*Problem details*:
Copy out the lines below word for word, leaving out the pictures.

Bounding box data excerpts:
○ ○ ○ ○ ○

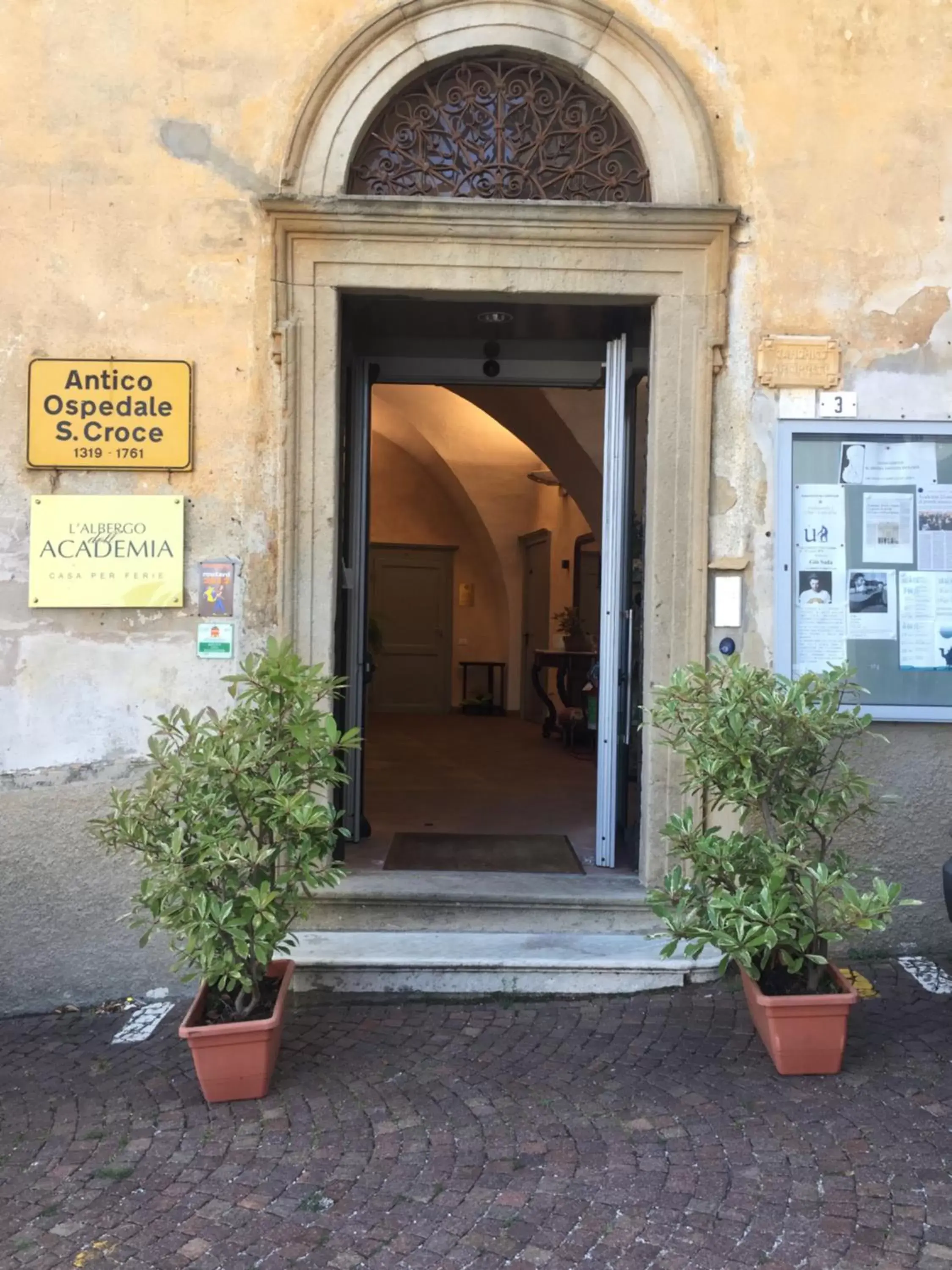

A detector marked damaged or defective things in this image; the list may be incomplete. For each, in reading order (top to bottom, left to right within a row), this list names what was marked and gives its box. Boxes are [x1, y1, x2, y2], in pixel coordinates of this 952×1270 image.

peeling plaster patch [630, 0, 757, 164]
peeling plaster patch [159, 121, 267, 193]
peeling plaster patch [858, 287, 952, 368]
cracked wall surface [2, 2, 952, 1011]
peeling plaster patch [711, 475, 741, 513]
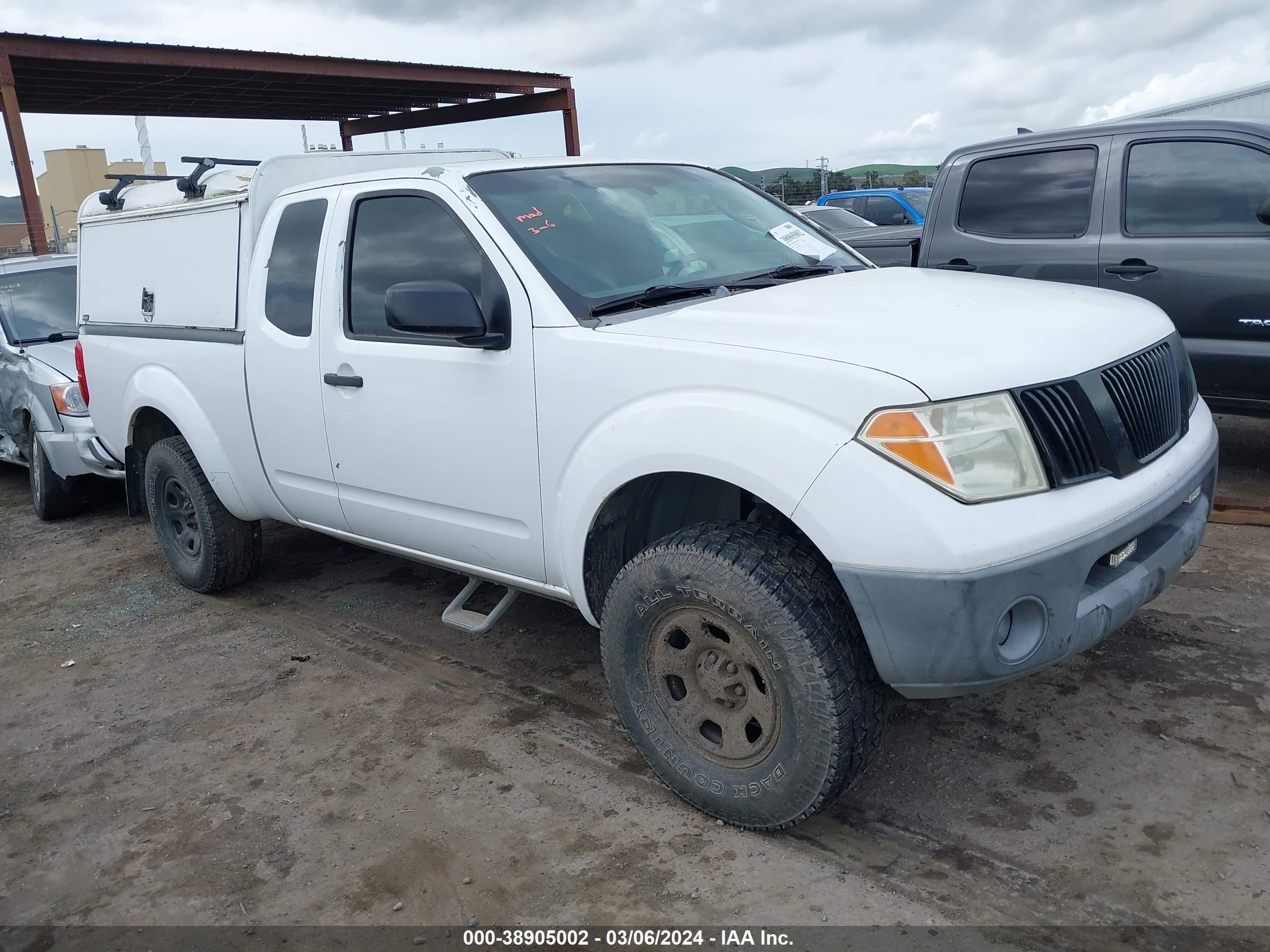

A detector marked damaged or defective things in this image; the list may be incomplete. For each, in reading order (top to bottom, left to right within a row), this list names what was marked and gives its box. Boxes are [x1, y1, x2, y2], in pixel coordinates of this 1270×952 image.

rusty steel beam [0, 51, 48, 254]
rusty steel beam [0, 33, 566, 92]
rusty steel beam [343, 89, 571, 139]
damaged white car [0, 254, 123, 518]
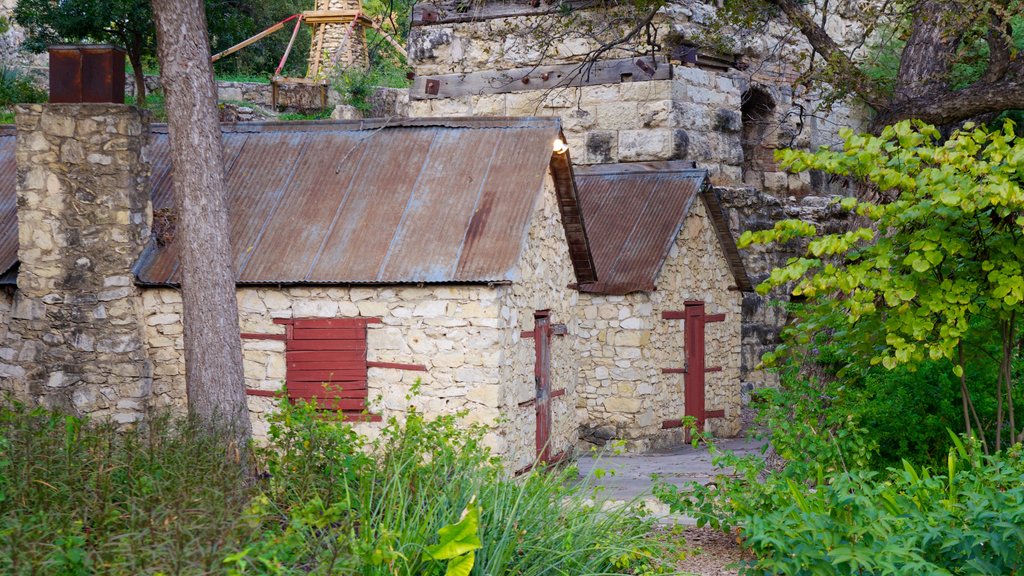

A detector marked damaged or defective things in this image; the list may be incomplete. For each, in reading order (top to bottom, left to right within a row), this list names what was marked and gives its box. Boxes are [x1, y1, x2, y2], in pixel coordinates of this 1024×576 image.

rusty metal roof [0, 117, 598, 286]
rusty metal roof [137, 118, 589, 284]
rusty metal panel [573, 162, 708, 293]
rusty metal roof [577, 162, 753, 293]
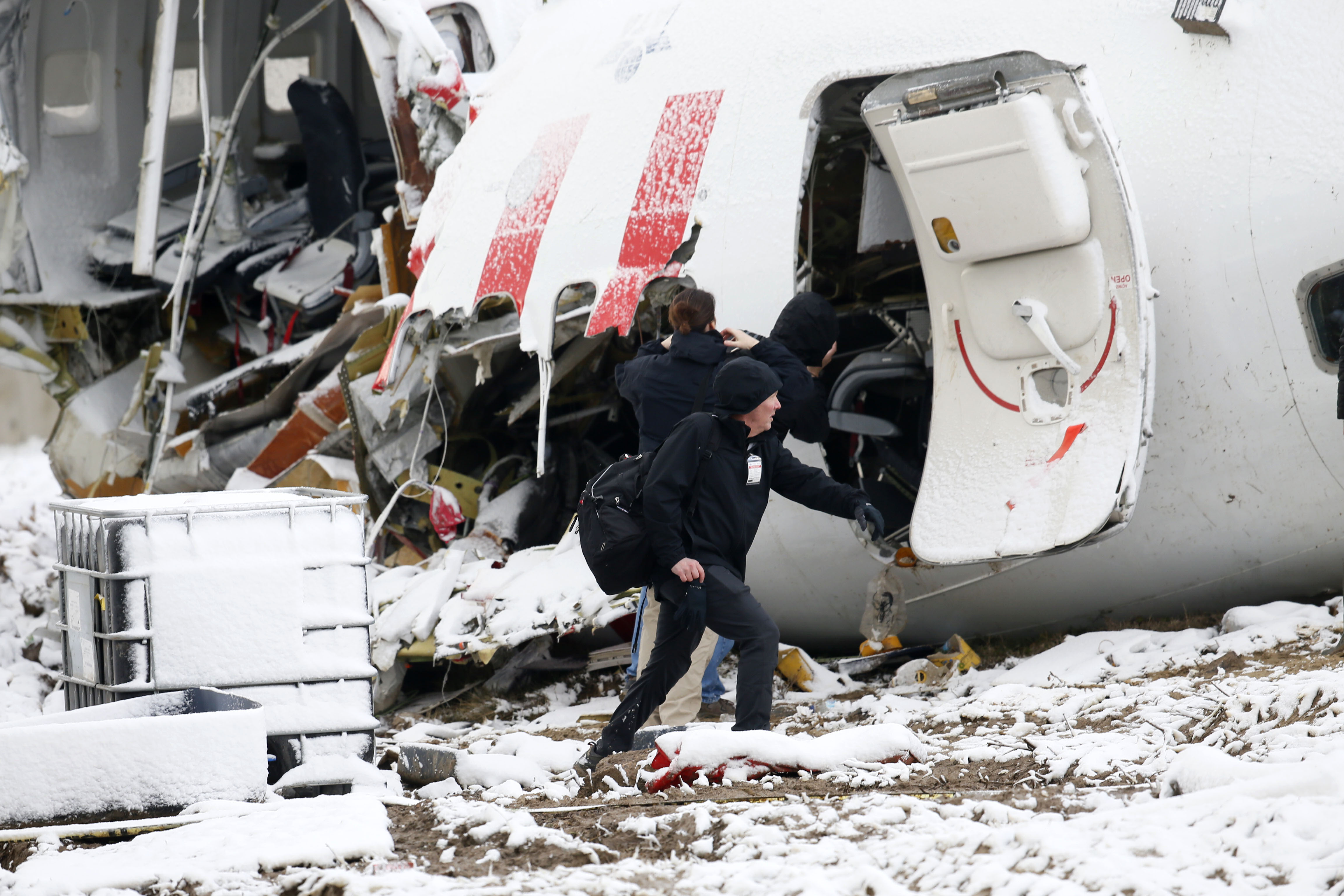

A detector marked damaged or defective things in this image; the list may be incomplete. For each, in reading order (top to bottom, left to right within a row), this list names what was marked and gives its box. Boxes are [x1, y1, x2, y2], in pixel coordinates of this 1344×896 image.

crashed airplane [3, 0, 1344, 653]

○ ○ ○ ○ ○

*Response to the exercise*:
A detector marked damaged or defective things in this image; the list may be incomplete. For each, in reading order (top to bottom, left to right within a row), this list names what was marked and gives its box. Boxes are [x1, y1, x2, y2], in pixel coordinates of this 952×1270 image.

peeling plaster patch [630, 0, 757, 164]
peeling plaster patch [159, 121, 267, 193]
peeling plaster patch [858, 287, 952, 368]
cracked wall surface [2, 2, 952, 1011]
peeling plaster patch [711, 475, 741, 513]

A detector marked damaged or defective things in this image; the list may be incomplete. For each, in reading order (top to bottom, left to right within a row), this list names what was marked and gives its box. Boxes are [x1, y1, x2, y2], in pixel coordinates of this 1270×952 image.

rusty steel beam [0, 51, 48, 254]
rusty steel beam [0, 33, 566, 92]
rusty steel beam [343, 89, 571, 139]
damaged white car [0, 254, 123, 518]

A detector marked damaged or defective things in this image; the list may be incomplete. For each, in reading order (top to bottom, left to right within a row), this list names what was marked and gives its box. Boxes are [x1, y1, x2, y2], in pixel coordinates of this 1024×576 image.

rusty metal roof [0, 117, 598, 286]
rusty metal roof [137, 118, 589, 284]
rusty metal panel [573, 162, 708, 293]
rusty metal roof [577, 162, 753, 293]

A detector marked damaged or defective things in this image; the list may be incomplete. For each, in reading order (top to bottom, left to right within a row), this list names what was marked and gives its box. Boxes are [x1, y1, x2, y2], in pixel coordinates of this 1344×896 image.

crashed airplane [3, 0, 1344, 653]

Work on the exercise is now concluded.